Un rimpianto. «Non essere durati a lungo, come avremmo potuto. Quel Napoli lì avrebbe dovuto aprire un ciclo di vittorie, ne aveva la capacità e la forza. Però succede spesso così, quando trionfano gli altri, e parlo di Napoli, di Roma, di Lazio: la Juventus si sveglia, il Milan e l’Inter si rialzano e si precipita nel buio».
Un limite di quella squadra? «Forse una panchina corta, ma sia chiaro con questo non intende di mancare di rispetto a nessuno».
Un uomo che non è stato celebrato abbastanza? «Quello era il Napoli di Maradona, giustamente. Ma chi ci ha aiutato a crescere, a diventare importanti, è stato Italo Allodi: un mostro di efficienza e di competenza. E poi voglio sottolineare i meriti di Ottavio Bianchi e di Pier Paolo Marino. E complimenti a chi li scelse: Corrado Ferlaino».
Gli scudetti si vincono anche fuori dal campo. «Fu costruito un modello di società in grado di sostenere le ambizioni di un gruppo di assoluto valore. Io non so se oggi vinceremmo lo scudetto, so che negli undici titolari ce la giocheremmo con la Juventus. Però è chiaro che sono cambiati i tempi e certi paragoni non hanno neanche ragione di esistere».
Quando nasce il 10 maggio 1987? «Negli anni, quelli che precedettero il nostro trionfo. Ma poi, in campo, e questo ve lo dirà chiunque di noi venga ascoltato, a Torino: in una sola partita, facemmo il pieno di energia per una stagione intera, capimmo – ed in maniera netta – che eravamo i favoriti per cifra tecnica e caratteriale. Andammo a vincere con una autorevolezza di cui non eravamo consapevole e da quella partita nulla ci fece più paura».

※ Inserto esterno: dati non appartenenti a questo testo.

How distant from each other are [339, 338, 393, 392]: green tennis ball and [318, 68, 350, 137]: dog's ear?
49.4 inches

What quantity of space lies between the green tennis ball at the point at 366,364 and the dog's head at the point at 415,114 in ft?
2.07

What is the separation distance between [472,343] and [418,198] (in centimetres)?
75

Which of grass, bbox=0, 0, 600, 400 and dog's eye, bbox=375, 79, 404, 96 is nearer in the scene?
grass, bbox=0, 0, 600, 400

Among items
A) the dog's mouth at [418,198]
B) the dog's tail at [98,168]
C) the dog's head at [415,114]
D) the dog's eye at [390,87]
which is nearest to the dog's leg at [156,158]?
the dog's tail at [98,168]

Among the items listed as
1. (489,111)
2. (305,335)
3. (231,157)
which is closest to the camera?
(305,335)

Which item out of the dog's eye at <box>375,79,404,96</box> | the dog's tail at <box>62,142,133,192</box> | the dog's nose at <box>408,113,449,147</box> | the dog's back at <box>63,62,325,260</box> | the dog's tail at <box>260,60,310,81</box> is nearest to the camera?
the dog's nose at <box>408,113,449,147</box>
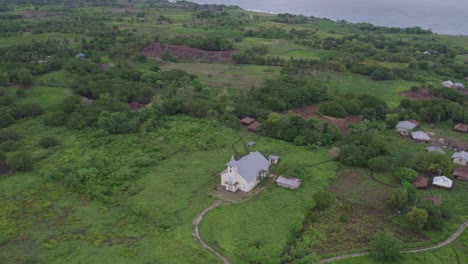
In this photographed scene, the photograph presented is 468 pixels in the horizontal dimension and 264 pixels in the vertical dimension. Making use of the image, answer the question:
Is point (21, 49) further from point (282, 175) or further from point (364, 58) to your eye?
point (364, 58)

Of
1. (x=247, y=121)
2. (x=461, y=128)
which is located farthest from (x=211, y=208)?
(x=461, y=128)

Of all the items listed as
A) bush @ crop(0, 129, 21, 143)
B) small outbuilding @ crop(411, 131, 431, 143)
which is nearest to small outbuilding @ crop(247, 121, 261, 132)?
small outbuilding @ crop(411, 131, 431, 143)

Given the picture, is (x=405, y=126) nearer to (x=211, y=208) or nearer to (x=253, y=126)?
(x=253, y=126)

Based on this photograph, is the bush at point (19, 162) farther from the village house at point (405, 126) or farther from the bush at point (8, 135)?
the village house at point (405, 126)

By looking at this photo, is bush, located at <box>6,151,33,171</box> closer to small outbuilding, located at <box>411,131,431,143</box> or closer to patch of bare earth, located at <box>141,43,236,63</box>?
small outbuilding, located at <box>411,131,431,143</box>

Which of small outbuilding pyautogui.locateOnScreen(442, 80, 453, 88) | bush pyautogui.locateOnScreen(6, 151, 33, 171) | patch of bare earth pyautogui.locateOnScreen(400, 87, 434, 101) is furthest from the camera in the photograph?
small outbuilding pyautogui.locateOnScreen(442, 80, 453, 88)

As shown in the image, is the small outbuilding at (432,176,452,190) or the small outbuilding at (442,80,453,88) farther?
the small outbuilding at (442,80,453,88)

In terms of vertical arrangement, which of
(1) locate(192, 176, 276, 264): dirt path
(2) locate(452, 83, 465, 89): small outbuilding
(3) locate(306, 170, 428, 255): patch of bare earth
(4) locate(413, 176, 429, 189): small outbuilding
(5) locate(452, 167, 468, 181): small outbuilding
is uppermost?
(2) locate(452, 83, 465, 89): small outbuilding
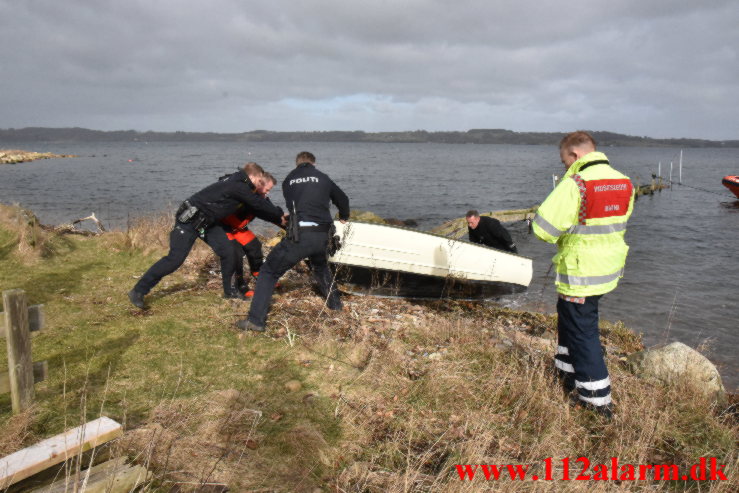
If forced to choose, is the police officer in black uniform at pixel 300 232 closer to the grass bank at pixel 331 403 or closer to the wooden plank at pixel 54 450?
the grass bank at pixel 331 403

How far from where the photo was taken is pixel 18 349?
3455 millimetres

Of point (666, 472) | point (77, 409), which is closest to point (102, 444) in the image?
point (77, 409)

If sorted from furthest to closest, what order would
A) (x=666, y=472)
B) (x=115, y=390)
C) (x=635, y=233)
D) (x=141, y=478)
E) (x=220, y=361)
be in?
1. (x=635, y=233)
2. (x=220, y=361)
3. (x=115, y=390)
4. (x=666, y=472)
5. (x=141, y=478)

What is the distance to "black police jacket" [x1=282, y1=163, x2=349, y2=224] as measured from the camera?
19.0 feet

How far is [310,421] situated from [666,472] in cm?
275

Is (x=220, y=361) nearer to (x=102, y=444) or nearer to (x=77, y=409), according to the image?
(x=77, y=409)

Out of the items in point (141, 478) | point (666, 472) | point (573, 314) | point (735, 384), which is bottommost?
point (735, 384)

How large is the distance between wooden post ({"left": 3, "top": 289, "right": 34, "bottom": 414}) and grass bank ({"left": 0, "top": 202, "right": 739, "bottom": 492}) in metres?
0.15

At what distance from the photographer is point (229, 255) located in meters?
6.66

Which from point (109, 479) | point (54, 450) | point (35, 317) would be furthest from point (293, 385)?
point (35, 317)

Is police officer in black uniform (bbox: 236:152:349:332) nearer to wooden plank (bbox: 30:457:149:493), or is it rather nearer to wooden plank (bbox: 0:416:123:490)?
wooden plank (bbox: 0:416:123:490)

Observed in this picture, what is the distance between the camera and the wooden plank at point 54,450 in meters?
2.77

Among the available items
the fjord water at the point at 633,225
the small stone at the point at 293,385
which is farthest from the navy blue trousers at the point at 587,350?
the fjord water at the point at 633,225

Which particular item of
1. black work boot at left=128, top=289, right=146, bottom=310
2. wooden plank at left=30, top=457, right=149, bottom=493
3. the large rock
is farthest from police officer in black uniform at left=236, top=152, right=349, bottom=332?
the large rock
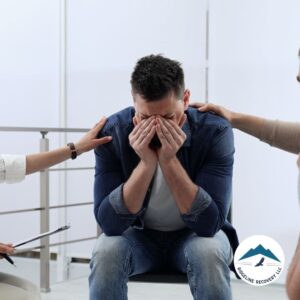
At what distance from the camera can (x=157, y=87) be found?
1589 millimetres

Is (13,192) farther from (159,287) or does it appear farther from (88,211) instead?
(159,287)

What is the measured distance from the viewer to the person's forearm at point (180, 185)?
158 cm

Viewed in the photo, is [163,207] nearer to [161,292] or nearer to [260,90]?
[161,292]

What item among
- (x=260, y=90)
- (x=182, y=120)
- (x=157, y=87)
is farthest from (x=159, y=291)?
(x=157, y=87)

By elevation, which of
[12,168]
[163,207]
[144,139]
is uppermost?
[144,139]

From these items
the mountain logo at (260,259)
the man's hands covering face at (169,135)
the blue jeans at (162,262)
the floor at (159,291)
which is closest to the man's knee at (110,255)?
the blue jeans at (162,262)

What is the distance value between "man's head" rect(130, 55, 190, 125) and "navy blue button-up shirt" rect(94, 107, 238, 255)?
0.31ft

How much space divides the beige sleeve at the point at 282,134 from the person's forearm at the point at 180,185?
0.34 metres

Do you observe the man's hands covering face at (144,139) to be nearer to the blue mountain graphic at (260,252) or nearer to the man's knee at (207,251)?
the man's knee at (207,251)

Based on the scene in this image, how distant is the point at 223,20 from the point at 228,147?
1675 millimetres

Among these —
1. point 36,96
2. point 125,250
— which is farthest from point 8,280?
point 36,96

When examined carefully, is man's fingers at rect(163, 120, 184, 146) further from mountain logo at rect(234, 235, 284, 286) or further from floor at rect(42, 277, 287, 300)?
floor at rect(42, 277, 287, 300)

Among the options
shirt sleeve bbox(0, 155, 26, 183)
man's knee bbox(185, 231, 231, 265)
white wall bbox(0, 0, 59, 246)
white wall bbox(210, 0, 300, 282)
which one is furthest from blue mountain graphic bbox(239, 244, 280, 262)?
white wall bbox(0, 0, 59, 246)

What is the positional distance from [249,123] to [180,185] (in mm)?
367
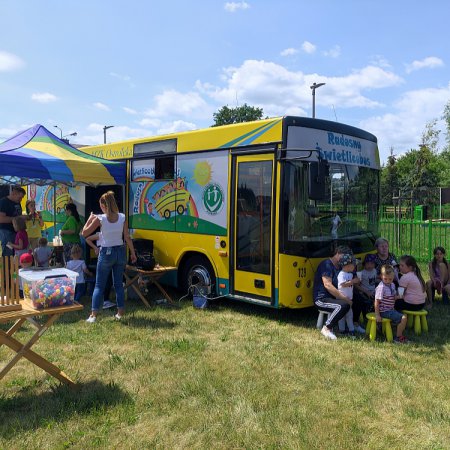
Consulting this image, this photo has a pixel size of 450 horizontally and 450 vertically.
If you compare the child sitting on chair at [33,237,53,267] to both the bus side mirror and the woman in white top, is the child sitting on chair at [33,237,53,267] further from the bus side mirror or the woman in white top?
the bus side mirror

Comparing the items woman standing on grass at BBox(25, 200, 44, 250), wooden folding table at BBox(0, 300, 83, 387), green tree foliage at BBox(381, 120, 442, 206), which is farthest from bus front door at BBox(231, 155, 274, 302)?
green tree foliage at BBox(381, 120, 442, 206)

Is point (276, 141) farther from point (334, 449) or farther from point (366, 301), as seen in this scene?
point (334, 449)

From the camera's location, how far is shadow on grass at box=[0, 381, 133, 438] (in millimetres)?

Fu un sogno lungo o breve, ripensandoci nei dettagli? «E’ vero che ci prendemmo anche la coppa Italia, è vero che poi arrivarono la coppa Uefa e il secondo scudetto e la Supercoppa ma io, invecchiando, ho immaginato che quel Napoli avrebbe potuto diventare il dominatore della scena nazionale. Maradona era nostro, il più grande di tutti i tempi. Però è andata così e non è giusto neanche contorcersi. Mi ritengo fortunato, sono qua a raccontarla ancora e chissà quante altre volte mi toccherà emozionarmi, perché quelle scene non si dimenticano».
Nelle sue memoria, il 10 maggio è? «Tante cose assieme, non tutto. Perché la vita poi è anche altro e quel successo non dico che me l’abbia cambiata ma non nego che me l’abbia arricchita, umanamente. Io porterò con me quelle sensazioni che sono e restano irripetibili: ad esempio, io con il secondo scudetto ho avvertito chiaramente emozioni fortissime, eppure di impatto nettamente inferiori al primo. Forse furono le modalità, o forse c’è semplicemente una differenza netta e sostanziale: il 10 maggio del 1987 noi abbiamo colmato un vuoto, abbiamo regalato qualcosa di inedito».